Introduction: One target of toxicity caused by cardiac drugs is the mitochondrion. This review focuses on the mitochondrion-toxic effects of cardiac drugs and the extent to which mitochondrion-mediated side effects influence the treatment of cardiac disease in mitochondrial disorders (MIDs). Areas covered: Areas discussed in this review include the pathogenesis of mitochondrion toxicity and the mechanisms by which cardiac drugs exhibit their mitochondrion-toxic effect. Whenever available, the mitochondrion-toxic effect of cardiac drugs in patients with a MID is highlighted.

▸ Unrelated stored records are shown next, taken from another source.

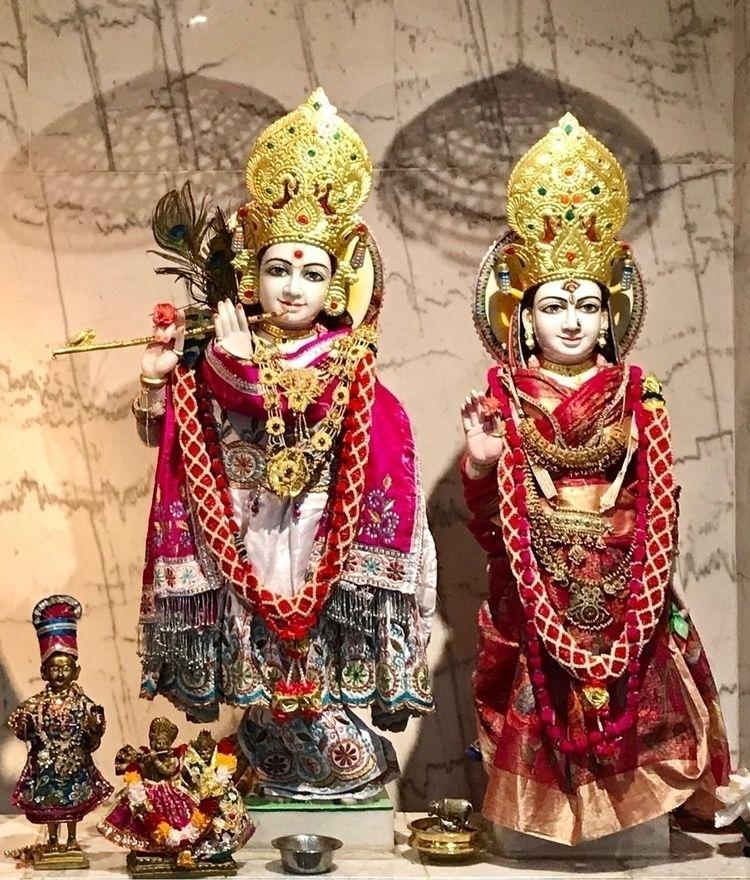 Divine union - krishna, divine, god - stylianos_space | ello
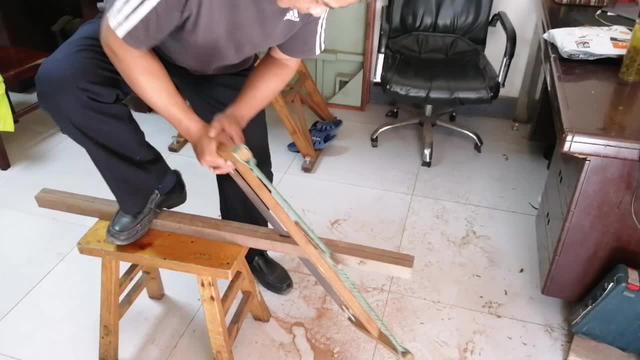 台球杆的尺寸和制作方法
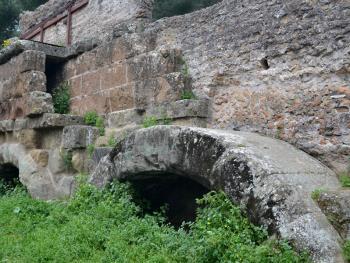 罗马的高架水渠11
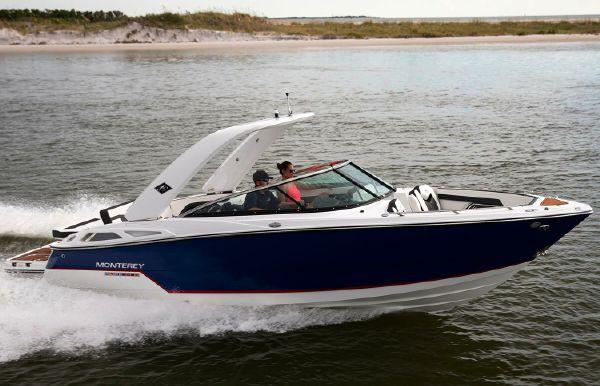 2020 Monterey 278 Super Sport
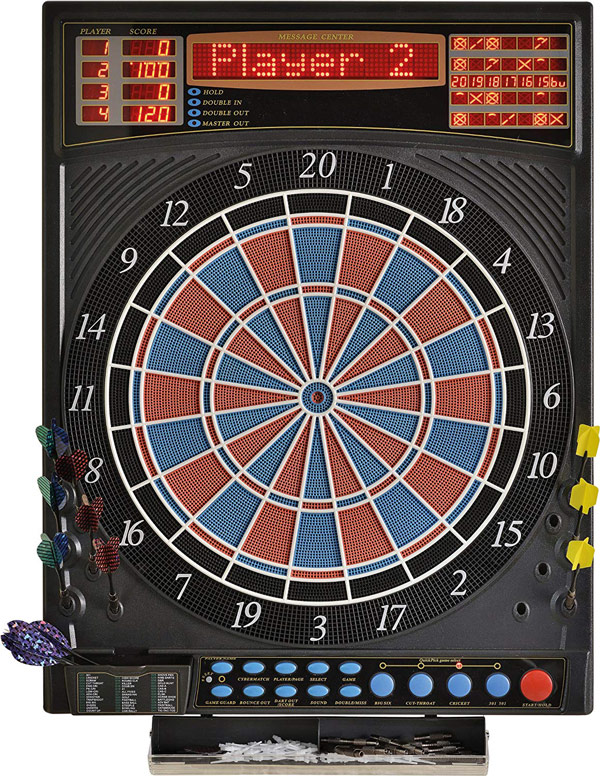 Cible électronique pro tournoi officielle Dartona JX2000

Expert opinion: Most of the drugs used in cardiology are somewhat mitochondrion-toxic. The degree of toxicity, however, is variable and dependent on the type of drug, tissue, organ, subject, cell system investigated, the co-medication, and the conditions under which the investigations have been carried out. Abnormalities induced by mitochondrion-toxic cardiac drugs include impairment of respiratory chain functions resulting in reduced ATP production, increased production of reactive oxygen species with increased oxidation of proteins or lipids, reduction of the mitochondrial membrane potential and apoptosis. Several other mitochondrial functions may be additionally impaired by culprit compounds. Cardiac drugs that should be applied with particular caution in patients with MIDs include amiodarone, phenytoin, lidocaine, quinidine, isoproterenol, clopidogrel, acetyl-salicylic acid and molsidomine.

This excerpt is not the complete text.